Hampir tak dapat diikuti dengan mata, gerakan Cu Sian tadi yang sudah mengelak dengan loncatan ke belakang. Akan tetapi Camuka yang gagal serangannya itu sudah cepat mengejar dan menubruk lagi bagaikan seekor harimau menerkam domba. Sekali lagi Cu Sian mengelak, kini meloncat ke samping kiri tubuh Camuka.

Melihat bayangan lawan berkelebat ke sebelah kirinya, tangan kiri Camuka cepat menyambar bagaikan gerakan seekor ular untuk mencengkram apa saja, bagaikan baju atau badan lawan. Serangan ini cepat sekali bagaikan lanjutan dari terkamannya yang luput. Melihat tangan itu meluncur seperti ular, Cu Sian lalu menangkis dengan tangannya sambil mengerahkan tenaga.

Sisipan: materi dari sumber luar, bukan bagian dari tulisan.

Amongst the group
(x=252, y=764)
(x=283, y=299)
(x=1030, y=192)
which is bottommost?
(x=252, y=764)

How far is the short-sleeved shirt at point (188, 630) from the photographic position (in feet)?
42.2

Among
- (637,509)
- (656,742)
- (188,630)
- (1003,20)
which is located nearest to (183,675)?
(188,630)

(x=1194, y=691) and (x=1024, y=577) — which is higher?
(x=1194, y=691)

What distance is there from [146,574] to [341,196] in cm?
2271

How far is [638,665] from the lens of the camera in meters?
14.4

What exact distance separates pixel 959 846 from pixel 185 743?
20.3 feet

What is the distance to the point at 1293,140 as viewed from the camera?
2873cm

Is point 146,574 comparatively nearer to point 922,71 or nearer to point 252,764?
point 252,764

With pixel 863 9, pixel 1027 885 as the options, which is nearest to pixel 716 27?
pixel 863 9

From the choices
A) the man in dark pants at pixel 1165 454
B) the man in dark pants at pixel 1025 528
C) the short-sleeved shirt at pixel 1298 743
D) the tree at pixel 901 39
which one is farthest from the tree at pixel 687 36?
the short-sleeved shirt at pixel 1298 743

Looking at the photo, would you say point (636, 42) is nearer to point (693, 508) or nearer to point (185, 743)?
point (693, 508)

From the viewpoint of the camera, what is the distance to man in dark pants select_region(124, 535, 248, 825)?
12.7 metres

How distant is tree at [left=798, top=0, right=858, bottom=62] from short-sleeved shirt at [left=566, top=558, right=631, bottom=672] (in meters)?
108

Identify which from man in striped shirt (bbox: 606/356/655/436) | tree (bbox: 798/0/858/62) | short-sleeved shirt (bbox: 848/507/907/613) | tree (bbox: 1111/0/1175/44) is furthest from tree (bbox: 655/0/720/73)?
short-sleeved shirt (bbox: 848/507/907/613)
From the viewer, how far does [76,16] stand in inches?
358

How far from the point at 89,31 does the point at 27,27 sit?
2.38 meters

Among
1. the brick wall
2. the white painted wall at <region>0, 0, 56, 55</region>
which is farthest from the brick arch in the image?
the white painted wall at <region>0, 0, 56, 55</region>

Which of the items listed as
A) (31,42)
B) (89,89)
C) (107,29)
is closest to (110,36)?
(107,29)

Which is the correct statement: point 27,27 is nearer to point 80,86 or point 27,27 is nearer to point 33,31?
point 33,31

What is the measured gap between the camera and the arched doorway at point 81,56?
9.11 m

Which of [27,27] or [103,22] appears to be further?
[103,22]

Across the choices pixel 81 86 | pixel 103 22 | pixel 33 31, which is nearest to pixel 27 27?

“Dukkk…!” Lengan Camuka terpental dan dia meringis karena merasa betapa tulang lengannya seolah bertemu dengan sepotong baja yang membuat dia kesakitan. Akan tetapi dia menggulingkan tubuhnya di atas panggung. Bagaikan seekor trenggiling tubuh itu menggelinding kearah Cu Sian dan setelah dekat, tubuh itu mencelat ke atas dan kedua tangannya sudah menyambar lagi dengan cepatnya, kini mencengkram kearah kedua kaki Cu Sian.

Tubuh Cu Sian tentu akan terbanting kalau kedua kakinya dapat di tangkap oleh sepasang tangan yang kuat itu. Akan tetapi kembali tangkapan itu itu luput karena tiba-tiba tangkapan itu luput karena tiba-tiba kedua kaki itu telah lenyap dari pandang mata Camuka. Kiranya Cu Sian sudah melompat ke atas dan ketika tubuhnya turun kembali kedua kakinya menekan kedua pundak Camuka.

“Bresss…!” Tak dapat dihindarkan lagi, tubuh Camuka terdorong roboh. Akan tetapi dia dapat menggulingkan tubuhnya lagi dan melompat berdiri. Matanya bersinar-sinar penuh kemarahan, mukanya kemerahan dan diapun menyerang lagi dengan cepat dan mengerahkan seluruh tenaganya. Setiap kali Cu Sian mengelak, Camuka menyambung serangannya dengan terkaman lain, susul menyusul dengan amat cepatnya.

Semua orang tahu bahwa sekali saja Cu Sian dapat di terkam, tentu dia akan di banting dan di tekuk sehingga tidak mampu melepaskan diri lagi. Akan tetapi, semua serangan susul menyusul itu tidak pernah berhasil. Kalau tidak di elakkan, tentu di tangkis. Camuka merasa seolah dia menyerang sebuah bayangan sehingga dia menjadi pusing sendiri.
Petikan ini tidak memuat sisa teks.